Please continue the Marrakech summer passage about the unseen biting bug, picking up after its last sentence, and leave the data that follows it aside.

▶ [Provided passage]
[Start of Attachment]
We’ve both discussed that we’re not interested in spending another summer in Marrakech. Summers in Morocco seem best spent by the ocean, whether in Essouira or another town. And if not for the constant work on Dar Noury, we would likely have made more trips to cooler climes.
Our other bete is, well a bete. Some bug seems to have discovered us, and feasts on us both, leaving us with itchy little welts. There’s been no visual evidence of the little bastards. We haven’t heard mosquitoes buzzing, and we see few insects in general beyond common houseflies. Pharmacists offer a soothing salve, which neither stops nor identifies the offending critter. Our conversations with some fellow expats reveal that we’re not alone in this affliction, though there does seem to be a gender bias and Caitlin suffers a lot more than Samuel does.
[End of Attachment]
▶ [Data extracts]
[Start of Attachment]
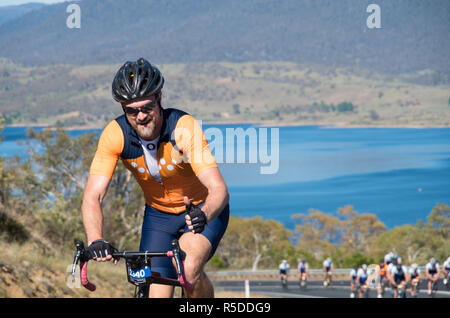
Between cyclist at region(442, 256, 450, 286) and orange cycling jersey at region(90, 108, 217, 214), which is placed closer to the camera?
orange cycling jersey at region(90, 108, 217, 214)

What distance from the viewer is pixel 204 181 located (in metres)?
4.86

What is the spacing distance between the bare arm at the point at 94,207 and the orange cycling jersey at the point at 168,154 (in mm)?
76

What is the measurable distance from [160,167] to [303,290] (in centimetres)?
2900

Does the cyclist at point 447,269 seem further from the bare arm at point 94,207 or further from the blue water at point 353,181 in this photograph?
the blue water at point 353,181

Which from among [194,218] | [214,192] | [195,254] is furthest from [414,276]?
[194,218]

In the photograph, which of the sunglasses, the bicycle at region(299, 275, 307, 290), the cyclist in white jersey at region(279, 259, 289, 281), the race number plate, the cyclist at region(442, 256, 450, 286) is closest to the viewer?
the race number plate

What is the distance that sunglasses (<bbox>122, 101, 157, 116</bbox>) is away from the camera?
193 inches

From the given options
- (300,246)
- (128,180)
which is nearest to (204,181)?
(128,180)

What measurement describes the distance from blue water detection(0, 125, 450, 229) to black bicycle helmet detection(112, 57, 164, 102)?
320 feet

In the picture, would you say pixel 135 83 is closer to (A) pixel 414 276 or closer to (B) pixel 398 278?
(B) pixel 398 278

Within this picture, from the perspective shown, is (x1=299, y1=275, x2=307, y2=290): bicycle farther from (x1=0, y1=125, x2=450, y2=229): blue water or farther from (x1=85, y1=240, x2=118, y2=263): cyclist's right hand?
(x1=0, y1=125, x2=450, y2=229): blue water

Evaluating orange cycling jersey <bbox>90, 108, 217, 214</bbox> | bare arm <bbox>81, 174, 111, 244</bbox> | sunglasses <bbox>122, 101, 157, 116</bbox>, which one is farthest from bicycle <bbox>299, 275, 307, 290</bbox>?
sunglasses <bbox>122, 101, 157, 116</bbox>

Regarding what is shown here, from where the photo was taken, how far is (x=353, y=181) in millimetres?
153625
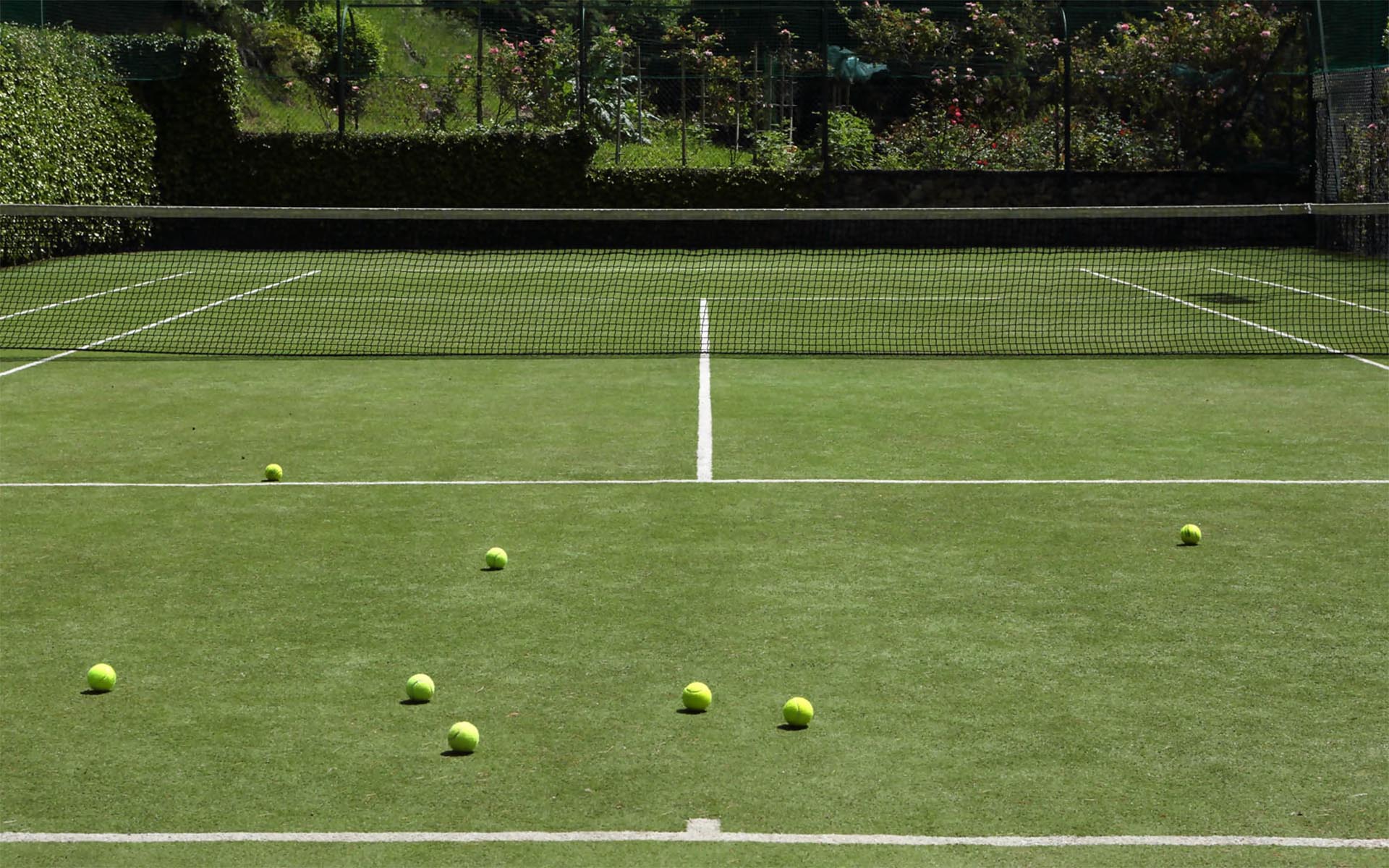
[End of Attachment]
▶ [Response to the task]
So there! We can gripe, we can complain, and wallow in self-pity as forces conspire against us. But summer is drawing to a close, and soon we’ll be moving into a new house, giving us a chance to start clean. Till then, we’ll stay inside as much as we can during midday, listening to the sounds of the street coming up through the window. You know street sounds: mopeds zooming, people chatting in Arabic, kids crying, a donkey braying, shouts from a pushcart man trying to clear the road, the muffled sound of a radio from a shop down below, and of course, five times a day the call to prayer ringing from the city’s many, many mosques.